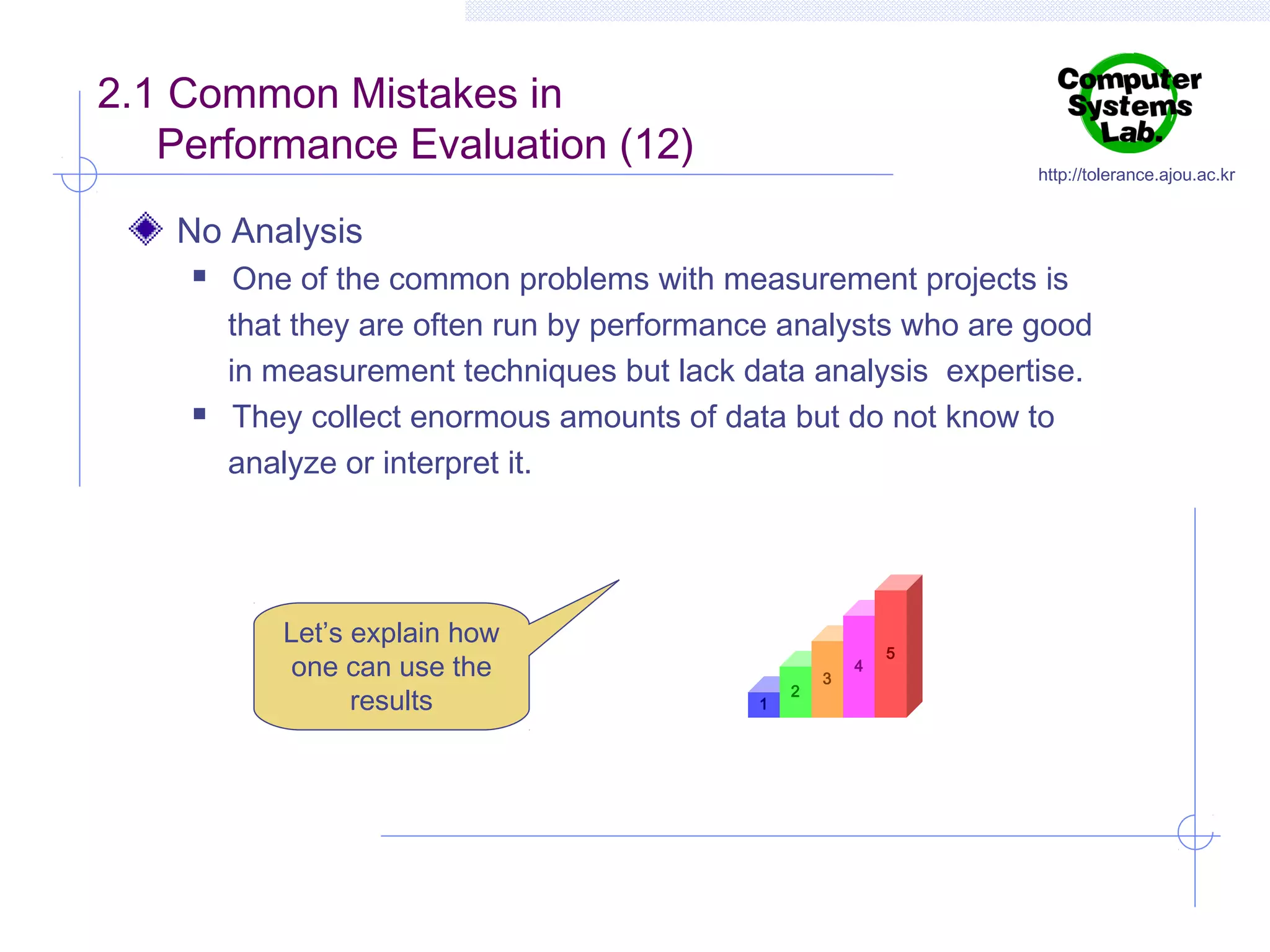 2.1 Common Mistakes in Performance Evaluation (12)

Computer Systems Lab.

http://tolerance.ajou.ac.kr

No Analysis

One of the common problems with measurement projects is that they are often run by performance analysts who are good in measurement techniques but lack data analysis expertise.

They collect enormous amounts of data but do not know to analyze or interpret it.

Let's explain how one can use the results

1
2
3
4
5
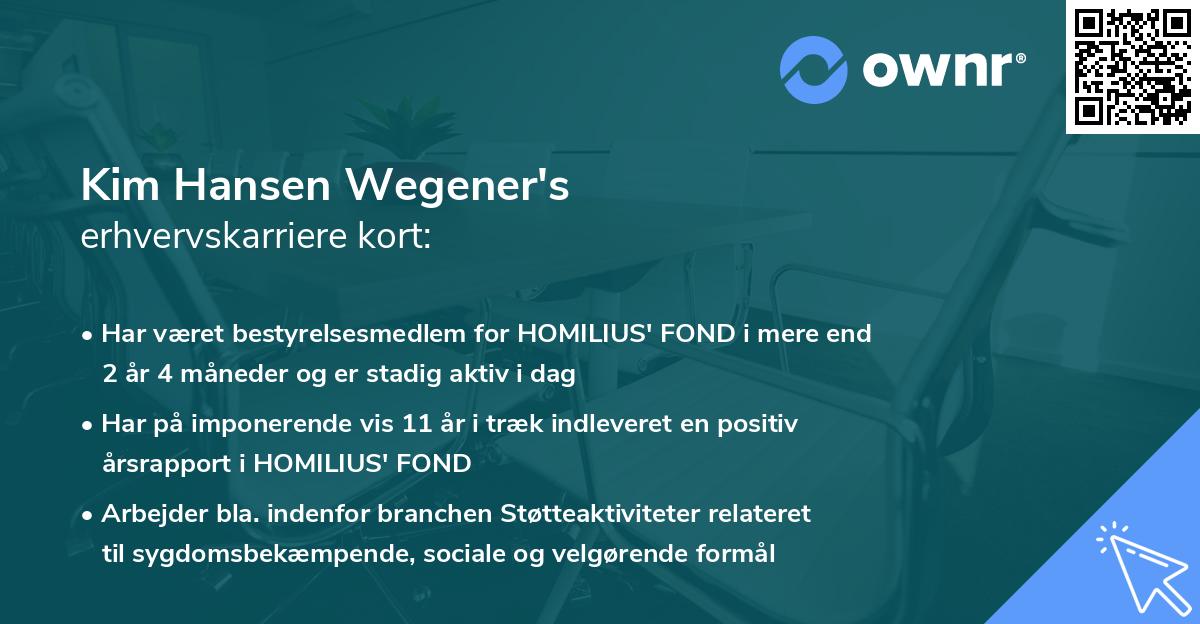 ownr®

Kim Hansen Wegener's
erhvervskarriere kort:

• Har været bestyrelsesmedlem for HOMILIUS' FOND i mere end 2 år 4 måneder og er stadig aktiv i dag

• Har på imponerende vis 11 år i træk indleveret en positiv årsrapport i HOMILIUS' FOND

• Arbejder bla. indenfor branchen Støtteaktiviteter relateret til sygdomsbekæmpende, sociale og velgørende formål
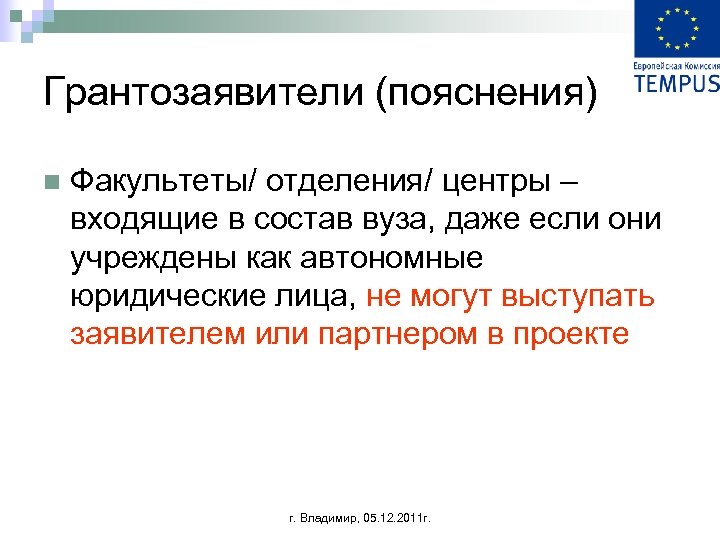 Европейская Комиссия
TEMPUS

Грантозаявители (пояснения)

Факультеты/ отделения/ центры – входящие в состав вуза, даже если они учреждены как автономные юридические лица, не могут выступать заявителем или партнером в проекте

г. Владимир, 05.12.2011г.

## Problem to solve
Return each line of the material in which the string "data" can be found.

## Result below
One of the common problems with measurement projects is that they are often run by performance analysts who are good in measurement techniques but lack data analysis expertise.
They collect enormous amounts of data but do not know to analyze or interpret it.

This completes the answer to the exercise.